PUTTING IT ALL TOGETHER

The reason fight camp structure matters so much is that the body has a specific timeline for adaptation and recovery. You cannot compress a 10-week camp into six weeks by training harder. You cannot skip the base phase because your fighter "is already fit." And you cannot skip the taper because you feel like there's more work to do.

Every phase serves a purpose. The base builds the engine. The build phases load it progressively and introduces the specific demands of combat. The peak sharpens without fatiguing. Fight week delivers the athlete to the moment in the best possible condition.

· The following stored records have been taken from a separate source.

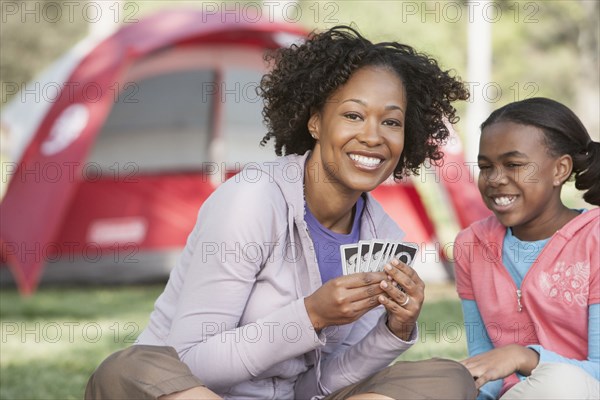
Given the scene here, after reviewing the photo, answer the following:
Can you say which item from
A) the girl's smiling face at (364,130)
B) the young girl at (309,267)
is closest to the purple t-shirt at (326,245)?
the young girl at (309,267)

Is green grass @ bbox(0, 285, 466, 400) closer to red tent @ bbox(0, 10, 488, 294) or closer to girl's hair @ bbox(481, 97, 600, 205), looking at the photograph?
red tent @ bbox(0, 10, 488, 294)

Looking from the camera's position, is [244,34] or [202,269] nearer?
[202,269]

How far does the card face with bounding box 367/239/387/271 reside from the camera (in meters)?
2.44

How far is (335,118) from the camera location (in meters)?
2.68

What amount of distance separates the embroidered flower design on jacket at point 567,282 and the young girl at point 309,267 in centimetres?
48

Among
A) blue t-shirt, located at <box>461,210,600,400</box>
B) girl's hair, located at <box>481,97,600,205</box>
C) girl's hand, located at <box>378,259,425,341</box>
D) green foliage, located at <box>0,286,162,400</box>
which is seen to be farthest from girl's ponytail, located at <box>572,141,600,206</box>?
green foliage, located at <box>0,286,162,400</box>

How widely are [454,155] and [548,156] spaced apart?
161 inches

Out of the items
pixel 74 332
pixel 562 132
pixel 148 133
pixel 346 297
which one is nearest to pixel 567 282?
pixel 562 132

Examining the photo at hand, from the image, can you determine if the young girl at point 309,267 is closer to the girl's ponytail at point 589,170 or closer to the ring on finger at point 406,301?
the ring on finger at point 406,301

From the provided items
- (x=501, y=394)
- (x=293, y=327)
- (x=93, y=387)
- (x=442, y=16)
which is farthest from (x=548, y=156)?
(x=442, y=16)

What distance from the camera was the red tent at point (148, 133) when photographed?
21.2 feet

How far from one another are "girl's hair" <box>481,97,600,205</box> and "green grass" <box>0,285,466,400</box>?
5.27 feet

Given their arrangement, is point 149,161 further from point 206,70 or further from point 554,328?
point 554,328

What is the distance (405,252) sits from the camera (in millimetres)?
2521
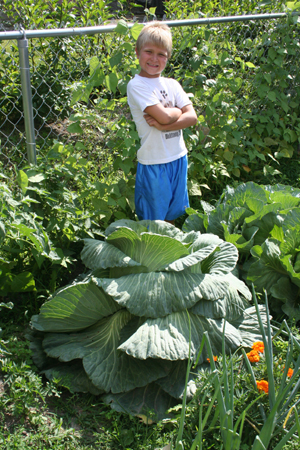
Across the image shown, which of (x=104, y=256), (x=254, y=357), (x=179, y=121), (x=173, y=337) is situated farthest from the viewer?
(x=179, y=121)

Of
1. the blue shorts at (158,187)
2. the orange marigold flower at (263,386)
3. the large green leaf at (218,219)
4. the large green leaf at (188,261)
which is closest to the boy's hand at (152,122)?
the blue shorts at (158,187)

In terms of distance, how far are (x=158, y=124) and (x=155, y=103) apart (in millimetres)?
134

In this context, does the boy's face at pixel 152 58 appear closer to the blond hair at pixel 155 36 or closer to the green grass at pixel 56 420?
the blond hair at pixel 155 36

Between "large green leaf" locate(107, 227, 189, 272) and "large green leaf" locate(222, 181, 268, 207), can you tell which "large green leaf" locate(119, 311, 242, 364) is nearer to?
"large green leaf" locate(107, 227, 189, 272)

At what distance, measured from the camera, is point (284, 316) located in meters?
2.54

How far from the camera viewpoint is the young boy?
238cm

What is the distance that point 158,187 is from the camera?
2.66 m

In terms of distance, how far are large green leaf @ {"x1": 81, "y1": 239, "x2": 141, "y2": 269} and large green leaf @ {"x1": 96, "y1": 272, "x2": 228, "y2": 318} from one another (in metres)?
0.09

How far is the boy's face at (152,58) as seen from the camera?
234 centimetres

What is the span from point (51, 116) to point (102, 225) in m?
1.82

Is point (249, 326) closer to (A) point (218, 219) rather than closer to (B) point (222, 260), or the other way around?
(B) point (222, 260)

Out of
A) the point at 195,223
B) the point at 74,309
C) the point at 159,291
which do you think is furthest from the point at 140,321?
the point at 195,223

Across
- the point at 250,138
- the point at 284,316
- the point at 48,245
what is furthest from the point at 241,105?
the point at 48,245

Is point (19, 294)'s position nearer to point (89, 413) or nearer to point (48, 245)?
point (48, 245)
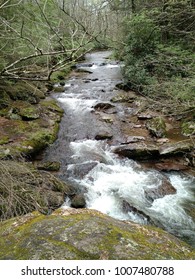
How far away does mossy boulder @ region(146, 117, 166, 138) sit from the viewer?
27.6 feet

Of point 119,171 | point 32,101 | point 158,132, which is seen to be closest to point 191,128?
point 158,132

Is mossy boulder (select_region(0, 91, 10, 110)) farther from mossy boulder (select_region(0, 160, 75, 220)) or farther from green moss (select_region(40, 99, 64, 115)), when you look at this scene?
mossy boulder (select_region(0, 160, 75, 220))

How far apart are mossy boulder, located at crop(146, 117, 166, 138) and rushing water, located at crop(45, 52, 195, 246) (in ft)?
3.94

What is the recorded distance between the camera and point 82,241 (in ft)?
7.21

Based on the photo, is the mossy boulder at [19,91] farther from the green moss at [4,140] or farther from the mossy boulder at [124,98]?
the mossy boulder at [124,98]

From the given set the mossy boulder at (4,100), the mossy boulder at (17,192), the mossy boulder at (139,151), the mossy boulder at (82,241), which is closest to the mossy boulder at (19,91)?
the mossy boulder at (4,100)

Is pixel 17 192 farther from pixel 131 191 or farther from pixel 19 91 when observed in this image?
pixel 19 91

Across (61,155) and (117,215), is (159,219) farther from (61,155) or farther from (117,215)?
(61,155)

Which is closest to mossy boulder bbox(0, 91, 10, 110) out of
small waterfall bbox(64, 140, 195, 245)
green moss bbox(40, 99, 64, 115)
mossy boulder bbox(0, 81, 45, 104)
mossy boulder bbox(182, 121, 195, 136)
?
mossy boulder bbox(0, 81, 45, 104)

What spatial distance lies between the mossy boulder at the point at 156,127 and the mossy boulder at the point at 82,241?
6.02m

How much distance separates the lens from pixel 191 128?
8.33m

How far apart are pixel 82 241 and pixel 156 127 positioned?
6.92 meters

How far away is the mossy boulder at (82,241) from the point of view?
2066 mm
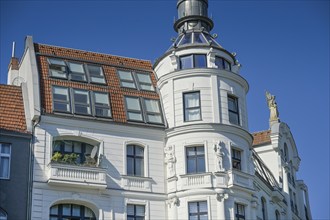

Track readiness scores throughout. The numbers will tell you things the athlete won't — when fatigue is accumulating faster than expected, when the taper is working, and when to push and when to pull back. A camp planned with this structure, managed with daily readiness data, produces athletes who peak on the right day — not three weeks before the fight, and not six months after.

That's the system. Run it consistently, adjust it to your athlete, and trust the process.